Copy exactly the last part of the entries, starting from the line with "Of all items in" and including the final line.

[begin Provided data]

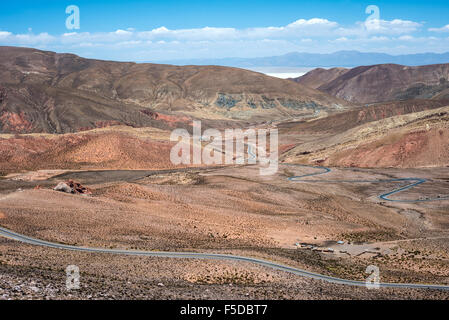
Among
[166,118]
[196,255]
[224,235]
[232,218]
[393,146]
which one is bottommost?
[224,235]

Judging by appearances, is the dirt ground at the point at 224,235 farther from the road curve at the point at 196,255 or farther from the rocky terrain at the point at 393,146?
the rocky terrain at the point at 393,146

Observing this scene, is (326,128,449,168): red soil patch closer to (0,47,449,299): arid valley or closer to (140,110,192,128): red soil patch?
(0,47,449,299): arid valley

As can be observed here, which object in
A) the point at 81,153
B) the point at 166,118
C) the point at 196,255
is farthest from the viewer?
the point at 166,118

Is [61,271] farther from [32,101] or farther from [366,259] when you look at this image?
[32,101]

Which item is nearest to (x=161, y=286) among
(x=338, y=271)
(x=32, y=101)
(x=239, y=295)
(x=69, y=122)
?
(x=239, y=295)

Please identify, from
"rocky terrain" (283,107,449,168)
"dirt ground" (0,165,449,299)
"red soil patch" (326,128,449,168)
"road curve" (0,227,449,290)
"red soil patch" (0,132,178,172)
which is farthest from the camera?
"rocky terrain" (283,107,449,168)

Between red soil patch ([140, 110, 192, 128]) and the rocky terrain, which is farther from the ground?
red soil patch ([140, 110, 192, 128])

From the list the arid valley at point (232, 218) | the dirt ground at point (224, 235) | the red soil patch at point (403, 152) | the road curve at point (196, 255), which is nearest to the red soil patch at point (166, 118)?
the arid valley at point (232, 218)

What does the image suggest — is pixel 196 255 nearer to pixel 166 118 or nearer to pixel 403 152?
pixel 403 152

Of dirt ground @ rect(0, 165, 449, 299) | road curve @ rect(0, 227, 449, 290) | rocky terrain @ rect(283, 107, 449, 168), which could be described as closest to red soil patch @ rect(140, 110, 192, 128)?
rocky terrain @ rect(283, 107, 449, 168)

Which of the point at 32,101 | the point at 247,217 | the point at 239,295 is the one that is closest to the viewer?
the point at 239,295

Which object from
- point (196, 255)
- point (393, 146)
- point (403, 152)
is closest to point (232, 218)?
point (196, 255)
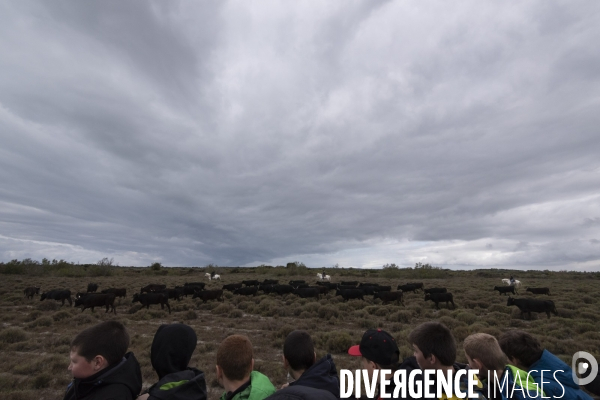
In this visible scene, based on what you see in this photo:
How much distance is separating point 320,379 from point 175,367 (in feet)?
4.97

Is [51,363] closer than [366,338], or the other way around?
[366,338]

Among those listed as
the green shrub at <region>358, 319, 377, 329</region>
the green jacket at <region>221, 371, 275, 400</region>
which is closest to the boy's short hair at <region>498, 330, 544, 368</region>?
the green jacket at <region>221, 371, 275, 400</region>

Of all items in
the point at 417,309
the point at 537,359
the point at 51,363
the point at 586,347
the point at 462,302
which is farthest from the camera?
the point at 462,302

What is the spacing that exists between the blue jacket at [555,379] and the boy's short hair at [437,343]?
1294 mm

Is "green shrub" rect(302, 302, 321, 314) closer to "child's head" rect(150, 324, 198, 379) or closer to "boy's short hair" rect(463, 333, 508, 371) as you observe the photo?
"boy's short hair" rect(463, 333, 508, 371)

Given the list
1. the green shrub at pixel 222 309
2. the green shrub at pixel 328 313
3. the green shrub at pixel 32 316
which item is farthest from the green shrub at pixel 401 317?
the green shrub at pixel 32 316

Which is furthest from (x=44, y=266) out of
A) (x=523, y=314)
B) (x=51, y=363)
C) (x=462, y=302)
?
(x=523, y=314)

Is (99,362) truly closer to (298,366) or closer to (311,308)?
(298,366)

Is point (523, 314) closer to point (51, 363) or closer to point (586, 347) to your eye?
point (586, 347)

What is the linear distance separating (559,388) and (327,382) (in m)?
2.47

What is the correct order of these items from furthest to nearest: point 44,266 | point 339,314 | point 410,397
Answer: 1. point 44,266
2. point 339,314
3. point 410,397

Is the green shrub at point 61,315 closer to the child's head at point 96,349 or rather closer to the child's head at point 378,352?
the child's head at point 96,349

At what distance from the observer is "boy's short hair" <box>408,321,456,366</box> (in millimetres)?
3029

[end Provided data]

• **Complete answer**:
Of all items in
the point at 417,309
the point at 537,359
the point at 51,363
the point at 586,347
the point at 462,302
which is farthest from the camera?
the point at 462,302

What is the spacing that exists between the blue jacket at [555,379] and the boy's short hair at [437,343]?
1294 mm

Is "green shrub" rect(302, 302, 321, 314) closer to "child's head" rect(150, 324, 198, 379) or closer to "boy's short hair" rect(463, 333, 508, 371) as you observe the photo?
"boy's short hair" rect(463, 333, 508, 371)

Given the list
1. the green shrub at pixel 222 309
2. the green shrub at pixel 328 313
3. the green shrub at pixel 32 316
which item is farthest from the green shrub at pixel 401 317?
the green shrub at pixel 32 316

Which is furthest from (x=44, y=266) out of
A) (x=523, y=314)
B) (x=51, y=363)
C) (x=462, y=302)
?
(x=523, y=314)

Is (99,362) truly closer to (298,366) or closer to (311,308)?
(298,366)

Is point (523, 314) closer to point (51, 363) or closer to point (586, 347) to your eye?
point (586, 347)

What is the linear distance separating (559,388) and (327,382) (in m)?
2.47

What is the correct order of these items from furthest to nearest: point 44,266 | point 339,314 | point 410,397
Answer: 1. point 44,266
2. point 339,314
3. point 410,397

Is the green shrub at point 61,315 closer to the child's head at point 96,349 or rather closer to the child's head at point 378,352?
the child's head at point 96,349

At what distance from the observer is "boy's short hair" <box>408,321,456,366</box> (in millimetres)?
3029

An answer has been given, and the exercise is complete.